At the National Center for Atmospheric Research in Boulder, Colorado,
he listens to a theologian named John Cobb, who believes Europeans
are entering a fourth societal revolution. First came Christianity,
then nationalism, then a widespread belief in capitalism and economic
growth as "a source of worldwide economic coherence." Now, Cobb
says, we're entering a period where "earthism" will become the dominant
ideology, one that puts each of us at the center of a project of
caretaking for the planet and one another.
This will come none too soon. As Kittredge points out--to choose
just one example of the forces arrayed against such a project--industrial
agriculture is precipitating an economic and ecological crisis.
Major food conglomerates now control almost every stage of the production
process, from the patented (and genetically altered) seeds that
grow crops to the finished product on the shelf. They've justified
this in the name of efficiency, yet "the miseries of starving people
around the world are to a great extent the result of inhumane choices
within the market system, while agricultural corporations pretend
this is the very tragedy they mean to prevent."
Here, for the first time, Kittredge writes very briefly about his
other career, teaching. He says that, for one assignment, he asked
his students to drive the commercial strip in Missoula, scrutinizing
billboards and listening to commercial radio. "Their job was to
count the number of times they thought they'd been lied to and tell
me what it meant to them. Most hated the assignment, and I couldn't
blame them. What comfort is found in the idea that we're incessantly
tricked by powerful entities?"
This illustrates what Kittredge does best in his writing, too,
forcing us to see the world through fresh eyes. But the places here
where he slips into a preacher's robe are the least satisfying;
he achieves his most powerful effects through juxtaposition, not
polemic. There's a lovely scene in the Cathedral of Santa Maria
Assunta in Venice, where he stands before several Byzantine mosaics
of Christ and the apostles:
These stern images demanded that I inhabit emotions
they didn't cause me to feel. Hard-edged and formal, they were news
from a world that I had never inhabited, so they remained, for me,
a set of vivid abstractions.
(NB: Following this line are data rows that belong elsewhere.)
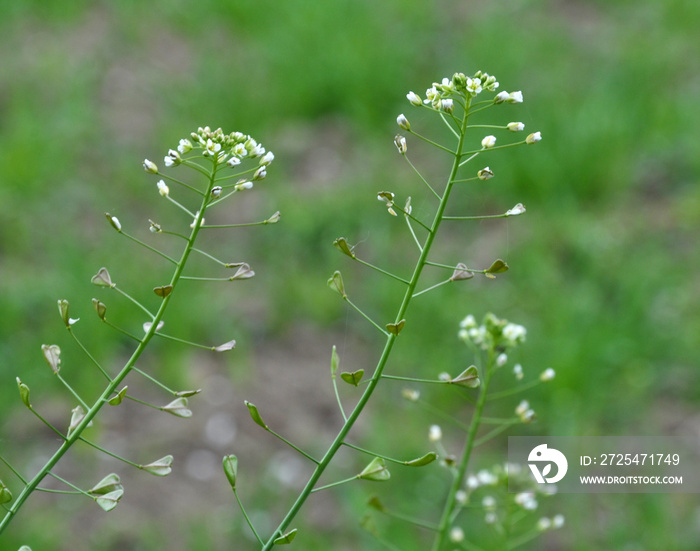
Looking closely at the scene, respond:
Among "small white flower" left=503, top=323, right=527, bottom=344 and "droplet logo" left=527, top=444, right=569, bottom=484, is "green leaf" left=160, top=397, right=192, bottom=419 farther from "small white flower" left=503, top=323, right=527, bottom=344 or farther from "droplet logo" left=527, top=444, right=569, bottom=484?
"droplet logo" left=527, top=444, right=569, bottom=484

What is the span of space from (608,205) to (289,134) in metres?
1.51

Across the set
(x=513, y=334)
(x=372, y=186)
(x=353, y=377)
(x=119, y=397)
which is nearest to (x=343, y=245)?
(x=353, y=377)

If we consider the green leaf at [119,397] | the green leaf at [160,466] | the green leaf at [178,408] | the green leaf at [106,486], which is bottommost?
the green leaf at [106,486]

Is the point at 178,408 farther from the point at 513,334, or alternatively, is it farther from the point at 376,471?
the point at 513,334

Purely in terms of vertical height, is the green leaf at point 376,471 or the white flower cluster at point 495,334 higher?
the green leaf at point 376,471

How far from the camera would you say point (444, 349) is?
2875 millimetres

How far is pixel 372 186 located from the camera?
3.51 metres

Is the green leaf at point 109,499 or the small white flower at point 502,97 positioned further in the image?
the small white flower at point 502,97

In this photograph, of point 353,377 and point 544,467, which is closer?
point 353,377

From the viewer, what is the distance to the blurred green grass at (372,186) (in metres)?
2.76

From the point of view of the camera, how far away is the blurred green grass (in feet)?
9.04

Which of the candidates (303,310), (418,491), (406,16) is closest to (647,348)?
(418,491)

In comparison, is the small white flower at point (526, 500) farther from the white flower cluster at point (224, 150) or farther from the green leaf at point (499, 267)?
the white flower cluster at point (224, 150)

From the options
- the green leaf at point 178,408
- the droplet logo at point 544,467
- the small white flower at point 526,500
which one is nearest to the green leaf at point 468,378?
the green leaf at point 178,408
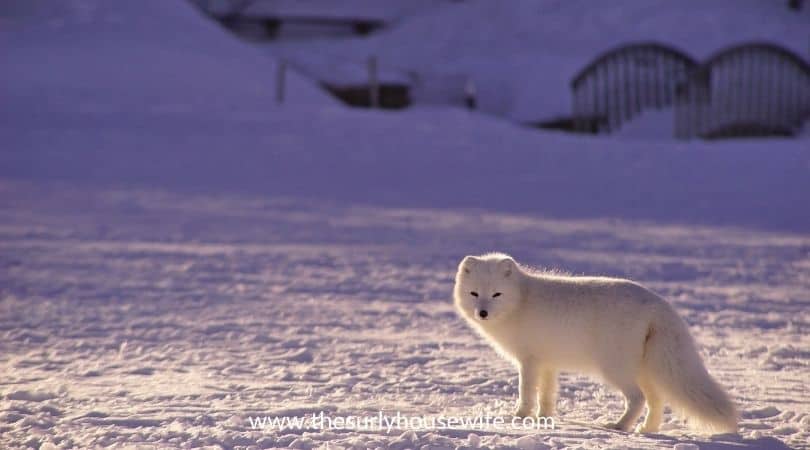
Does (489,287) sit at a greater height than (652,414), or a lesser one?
greater

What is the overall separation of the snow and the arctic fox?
171mm

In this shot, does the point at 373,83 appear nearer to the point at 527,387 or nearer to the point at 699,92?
the point at 699,92

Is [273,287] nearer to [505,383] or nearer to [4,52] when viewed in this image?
[505,383]

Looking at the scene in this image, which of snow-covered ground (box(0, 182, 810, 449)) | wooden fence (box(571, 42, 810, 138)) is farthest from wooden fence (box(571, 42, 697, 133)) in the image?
snow-covered ground (box(0, 182, 810, 449))

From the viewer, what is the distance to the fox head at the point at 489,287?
4421mm

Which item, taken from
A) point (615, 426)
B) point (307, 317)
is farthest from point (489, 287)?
point (307, 317)

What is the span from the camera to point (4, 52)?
18578 millimetres

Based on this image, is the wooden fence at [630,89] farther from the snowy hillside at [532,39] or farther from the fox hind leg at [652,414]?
the fox hind leg at [652,414]

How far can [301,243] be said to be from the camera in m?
10.2

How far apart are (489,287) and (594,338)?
1.61 feet

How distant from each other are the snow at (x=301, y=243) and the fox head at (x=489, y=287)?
53 centimetres

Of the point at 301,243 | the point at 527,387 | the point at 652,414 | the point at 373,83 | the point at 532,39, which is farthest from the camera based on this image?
the point at 532,39

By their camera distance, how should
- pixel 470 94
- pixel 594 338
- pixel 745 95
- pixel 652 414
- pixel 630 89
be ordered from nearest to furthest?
pixel 594 338 < pixel 652 414 < pixel 745 95 < pixel 630 89 < pixel 470 94

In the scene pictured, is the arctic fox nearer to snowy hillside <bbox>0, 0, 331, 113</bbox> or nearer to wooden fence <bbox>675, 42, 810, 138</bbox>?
snowy hillside <bbox>0, 0, 331, 113</bbox>
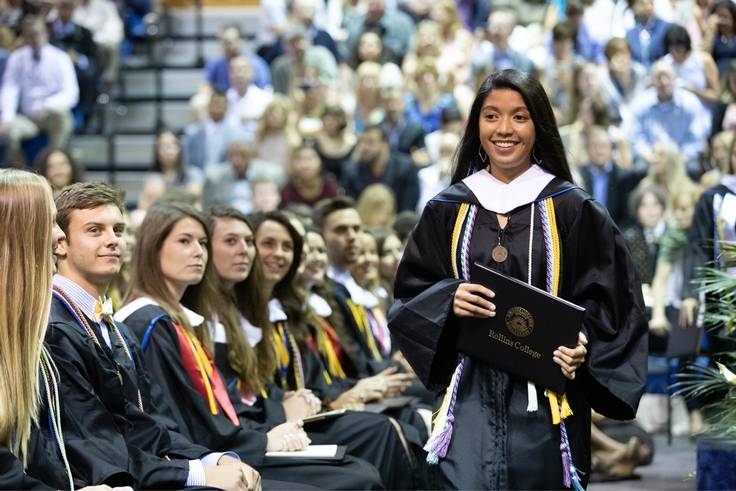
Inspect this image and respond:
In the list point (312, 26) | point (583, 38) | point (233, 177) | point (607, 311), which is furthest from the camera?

Make of us, they said, what you can.
But they were news from someone else's reconciliation with death,
designed to honor a deity who seemed mostly oppressive and thus
emotionally useless to me.
So most of my time was spent at the other end of
the cathedral, studying a twelfth-century mosaic depicting the Last
Judgment ... which brought me to emotions more useful than dread.
Everything depicted there descended through Eve's flowing golden
hair, a cascade of significance reaching downward from Christ's
crucifixion to human dead yielded up from the burying earth and
the digestion of animals and sea creatures, the elect and the damned,
their souls attended to and placed in balance. This, I felt, is
how things actually are, interconnected by a fragile living tissue.
At heart, Kittredge is an optimist. He believes we have it in us
to shape a future where munificence without coercion becomes our
defining impulse. He made his escape from oppressive social structures.
Why can't all of us? "Generosity is the endless project," he believes,
and this lyrical work points the way. 
Philip Connors is editor of the literary magazine Croonenberghs'
Fly, whose first issue will be published this spring.